Your task » Pull out each line of the records that contains the string "great". Treat uppercase and lowercase letters as different.

--------------------

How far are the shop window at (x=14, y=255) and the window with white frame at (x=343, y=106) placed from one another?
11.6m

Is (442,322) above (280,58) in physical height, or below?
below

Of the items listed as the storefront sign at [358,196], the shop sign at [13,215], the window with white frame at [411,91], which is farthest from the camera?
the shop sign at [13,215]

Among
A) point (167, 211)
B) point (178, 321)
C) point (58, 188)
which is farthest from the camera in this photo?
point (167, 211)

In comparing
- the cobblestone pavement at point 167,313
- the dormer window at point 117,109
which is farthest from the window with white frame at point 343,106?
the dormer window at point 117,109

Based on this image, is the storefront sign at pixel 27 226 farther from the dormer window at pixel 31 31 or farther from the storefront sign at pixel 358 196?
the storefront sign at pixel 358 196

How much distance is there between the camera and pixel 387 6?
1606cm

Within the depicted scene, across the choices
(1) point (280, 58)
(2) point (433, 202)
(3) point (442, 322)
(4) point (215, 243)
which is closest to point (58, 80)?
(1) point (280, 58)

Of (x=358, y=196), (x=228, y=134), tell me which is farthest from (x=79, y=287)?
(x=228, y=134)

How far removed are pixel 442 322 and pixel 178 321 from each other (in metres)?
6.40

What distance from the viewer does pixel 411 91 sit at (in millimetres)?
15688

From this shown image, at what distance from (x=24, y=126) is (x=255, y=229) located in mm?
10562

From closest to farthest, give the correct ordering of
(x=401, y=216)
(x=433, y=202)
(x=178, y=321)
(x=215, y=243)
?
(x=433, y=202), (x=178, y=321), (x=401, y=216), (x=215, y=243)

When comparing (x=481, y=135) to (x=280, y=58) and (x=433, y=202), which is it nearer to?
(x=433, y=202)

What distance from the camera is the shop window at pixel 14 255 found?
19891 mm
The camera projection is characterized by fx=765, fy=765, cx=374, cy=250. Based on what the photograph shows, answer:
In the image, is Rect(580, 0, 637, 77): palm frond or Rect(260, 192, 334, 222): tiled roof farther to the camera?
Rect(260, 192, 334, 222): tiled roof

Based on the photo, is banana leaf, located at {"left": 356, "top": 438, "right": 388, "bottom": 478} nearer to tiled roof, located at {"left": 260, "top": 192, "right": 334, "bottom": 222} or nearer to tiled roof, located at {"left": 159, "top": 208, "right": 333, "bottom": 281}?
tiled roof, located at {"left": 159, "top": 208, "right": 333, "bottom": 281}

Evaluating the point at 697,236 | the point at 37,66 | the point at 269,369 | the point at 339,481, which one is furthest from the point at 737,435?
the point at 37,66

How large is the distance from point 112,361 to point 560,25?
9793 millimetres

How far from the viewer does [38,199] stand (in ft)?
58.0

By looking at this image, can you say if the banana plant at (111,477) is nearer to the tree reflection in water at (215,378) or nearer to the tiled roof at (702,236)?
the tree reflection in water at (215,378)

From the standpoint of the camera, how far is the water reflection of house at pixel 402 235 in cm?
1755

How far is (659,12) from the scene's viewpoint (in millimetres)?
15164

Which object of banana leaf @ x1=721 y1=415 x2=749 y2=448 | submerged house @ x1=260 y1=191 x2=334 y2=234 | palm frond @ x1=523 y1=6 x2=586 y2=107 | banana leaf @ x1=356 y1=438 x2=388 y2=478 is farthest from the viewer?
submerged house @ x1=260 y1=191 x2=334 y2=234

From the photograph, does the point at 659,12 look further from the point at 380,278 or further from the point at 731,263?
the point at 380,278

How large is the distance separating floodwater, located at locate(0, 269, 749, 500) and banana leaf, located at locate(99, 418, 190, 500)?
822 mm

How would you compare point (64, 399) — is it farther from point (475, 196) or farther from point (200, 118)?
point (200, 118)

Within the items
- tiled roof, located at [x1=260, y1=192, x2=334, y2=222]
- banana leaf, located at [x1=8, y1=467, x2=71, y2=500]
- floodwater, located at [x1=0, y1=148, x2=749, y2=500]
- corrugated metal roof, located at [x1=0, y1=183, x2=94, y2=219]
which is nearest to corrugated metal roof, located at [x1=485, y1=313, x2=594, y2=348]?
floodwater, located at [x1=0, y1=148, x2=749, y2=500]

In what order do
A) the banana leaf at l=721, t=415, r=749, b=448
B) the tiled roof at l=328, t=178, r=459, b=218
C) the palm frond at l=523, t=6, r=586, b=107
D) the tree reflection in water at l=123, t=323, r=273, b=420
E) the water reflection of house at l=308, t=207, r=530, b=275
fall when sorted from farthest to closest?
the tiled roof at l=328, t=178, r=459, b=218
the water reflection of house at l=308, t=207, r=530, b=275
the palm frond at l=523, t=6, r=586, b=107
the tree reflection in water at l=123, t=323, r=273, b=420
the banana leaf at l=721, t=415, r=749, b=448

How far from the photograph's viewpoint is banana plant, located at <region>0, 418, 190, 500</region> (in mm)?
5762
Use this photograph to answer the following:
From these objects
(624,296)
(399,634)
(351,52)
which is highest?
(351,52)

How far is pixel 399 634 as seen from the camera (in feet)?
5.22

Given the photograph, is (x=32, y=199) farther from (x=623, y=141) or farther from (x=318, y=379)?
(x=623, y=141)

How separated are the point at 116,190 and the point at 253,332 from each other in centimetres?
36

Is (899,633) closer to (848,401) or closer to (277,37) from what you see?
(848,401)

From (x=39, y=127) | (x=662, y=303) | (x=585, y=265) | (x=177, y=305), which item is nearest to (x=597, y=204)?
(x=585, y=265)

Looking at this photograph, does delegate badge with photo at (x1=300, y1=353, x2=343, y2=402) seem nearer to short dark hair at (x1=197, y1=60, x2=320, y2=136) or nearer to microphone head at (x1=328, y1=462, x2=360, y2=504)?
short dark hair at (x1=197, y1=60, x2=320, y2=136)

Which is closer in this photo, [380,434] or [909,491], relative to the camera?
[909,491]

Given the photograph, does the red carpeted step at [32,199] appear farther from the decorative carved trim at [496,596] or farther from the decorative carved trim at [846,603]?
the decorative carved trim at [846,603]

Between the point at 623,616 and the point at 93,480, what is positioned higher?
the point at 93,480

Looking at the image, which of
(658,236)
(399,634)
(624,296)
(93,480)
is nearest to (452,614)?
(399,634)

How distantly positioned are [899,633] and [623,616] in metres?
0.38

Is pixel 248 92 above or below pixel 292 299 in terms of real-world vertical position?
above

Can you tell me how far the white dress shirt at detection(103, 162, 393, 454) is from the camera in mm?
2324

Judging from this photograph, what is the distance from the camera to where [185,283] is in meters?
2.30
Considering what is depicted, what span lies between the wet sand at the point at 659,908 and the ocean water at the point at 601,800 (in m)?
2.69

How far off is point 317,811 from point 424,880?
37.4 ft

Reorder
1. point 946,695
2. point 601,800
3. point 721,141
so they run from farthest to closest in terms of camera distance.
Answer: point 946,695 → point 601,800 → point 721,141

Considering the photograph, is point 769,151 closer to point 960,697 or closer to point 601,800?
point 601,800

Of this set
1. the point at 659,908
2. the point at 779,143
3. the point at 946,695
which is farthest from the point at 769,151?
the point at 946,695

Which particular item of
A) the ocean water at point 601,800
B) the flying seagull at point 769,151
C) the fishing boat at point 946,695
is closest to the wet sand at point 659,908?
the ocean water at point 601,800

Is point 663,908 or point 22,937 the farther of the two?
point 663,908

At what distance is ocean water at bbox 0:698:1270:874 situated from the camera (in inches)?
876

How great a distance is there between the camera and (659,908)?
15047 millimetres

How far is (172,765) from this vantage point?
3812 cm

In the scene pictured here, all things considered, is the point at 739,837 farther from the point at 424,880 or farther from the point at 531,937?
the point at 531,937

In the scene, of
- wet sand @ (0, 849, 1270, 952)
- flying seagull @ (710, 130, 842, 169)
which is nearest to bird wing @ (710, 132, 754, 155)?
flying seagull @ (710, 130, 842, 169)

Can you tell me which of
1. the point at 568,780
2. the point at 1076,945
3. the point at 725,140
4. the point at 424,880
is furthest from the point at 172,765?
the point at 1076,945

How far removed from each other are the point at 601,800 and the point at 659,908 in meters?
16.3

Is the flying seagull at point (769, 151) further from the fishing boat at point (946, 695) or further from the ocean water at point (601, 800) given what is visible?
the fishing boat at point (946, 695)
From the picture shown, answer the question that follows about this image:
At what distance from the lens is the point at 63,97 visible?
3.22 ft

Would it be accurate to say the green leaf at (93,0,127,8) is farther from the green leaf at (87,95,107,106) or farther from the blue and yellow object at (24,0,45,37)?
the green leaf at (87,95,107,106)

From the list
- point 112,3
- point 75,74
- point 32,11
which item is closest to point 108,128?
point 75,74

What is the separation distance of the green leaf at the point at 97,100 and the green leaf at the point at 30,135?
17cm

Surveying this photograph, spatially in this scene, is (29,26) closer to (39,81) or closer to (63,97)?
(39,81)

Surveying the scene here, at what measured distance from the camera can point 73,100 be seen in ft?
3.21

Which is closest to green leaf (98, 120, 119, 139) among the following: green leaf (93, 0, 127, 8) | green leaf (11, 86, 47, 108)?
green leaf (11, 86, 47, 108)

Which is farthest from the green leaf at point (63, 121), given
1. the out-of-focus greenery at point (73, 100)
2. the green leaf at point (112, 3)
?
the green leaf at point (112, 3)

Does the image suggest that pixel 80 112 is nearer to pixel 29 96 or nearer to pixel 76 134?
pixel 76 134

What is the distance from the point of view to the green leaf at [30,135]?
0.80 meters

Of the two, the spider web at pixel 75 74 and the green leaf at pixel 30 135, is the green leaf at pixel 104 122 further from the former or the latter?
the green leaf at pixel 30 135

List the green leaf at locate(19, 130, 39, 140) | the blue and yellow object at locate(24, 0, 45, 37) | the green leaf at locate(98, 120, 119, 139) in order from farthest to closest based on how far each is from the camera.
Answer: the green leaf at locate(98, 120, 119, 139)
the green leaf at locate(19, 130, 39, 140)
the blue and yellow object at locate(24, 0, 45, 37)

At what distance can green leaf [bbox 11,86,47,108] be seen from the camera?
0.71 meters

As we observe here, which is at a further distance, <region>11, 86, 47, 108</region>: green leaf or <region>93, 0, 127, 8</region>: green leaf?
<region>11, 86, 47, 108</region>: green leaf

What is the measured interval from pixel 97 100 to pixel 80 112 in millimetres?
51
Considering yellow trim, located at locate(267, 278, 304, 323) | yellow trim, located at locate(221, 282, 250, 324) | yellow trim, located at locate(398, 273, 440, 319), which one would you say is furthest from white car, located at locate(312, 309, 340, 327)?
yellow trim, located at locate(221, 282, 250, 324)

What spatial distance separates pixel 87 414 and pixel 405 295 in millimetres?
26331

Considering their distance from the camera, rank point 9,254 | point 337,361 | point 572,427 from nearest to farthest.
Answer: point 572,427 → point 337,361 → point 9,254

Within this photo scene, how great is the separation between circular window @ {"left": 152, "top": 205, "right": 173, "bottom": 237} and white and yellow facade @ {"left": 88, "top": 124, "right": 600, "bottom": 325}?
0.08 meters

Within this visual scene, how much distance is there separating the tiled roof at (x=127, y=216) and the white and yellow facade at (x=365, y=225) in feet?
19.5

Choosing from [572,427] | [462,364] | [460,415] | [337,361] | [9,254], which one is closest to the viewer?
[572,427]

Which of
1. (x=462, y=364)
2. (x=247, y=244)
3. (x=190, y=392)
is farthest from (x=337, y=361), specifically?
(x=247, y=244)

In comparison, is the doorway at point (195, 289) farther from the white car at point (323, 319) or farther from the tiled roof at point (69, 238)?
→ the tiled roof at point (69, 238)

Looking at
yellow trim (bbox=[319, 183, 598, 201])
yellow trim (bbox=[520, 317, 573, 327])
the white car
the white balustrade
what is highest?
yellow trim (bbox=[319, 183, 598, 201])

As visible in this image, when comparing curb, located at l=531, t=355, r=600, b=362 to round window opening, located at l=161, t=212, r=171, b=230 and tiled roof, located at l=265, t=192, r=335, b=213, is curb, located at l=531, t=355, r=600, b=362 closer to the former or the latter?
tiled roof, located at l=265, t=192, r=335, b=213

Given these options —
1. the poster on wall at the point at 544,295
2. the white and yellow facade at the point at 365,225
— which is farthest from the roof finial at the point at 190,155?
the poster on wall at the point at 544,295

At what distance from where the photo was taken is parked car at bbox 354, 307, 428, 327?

--------------------

Right answer »
How great a distance is there between the camera and (659,908)?
Within this photo scene, how great is the separation between circular window @ {"left": 152, "top": 205, "right": 173, "bottom": 237} and white and yellow facade @ {"left": 88, "top": 124, "right": 600, "bottom": 325}?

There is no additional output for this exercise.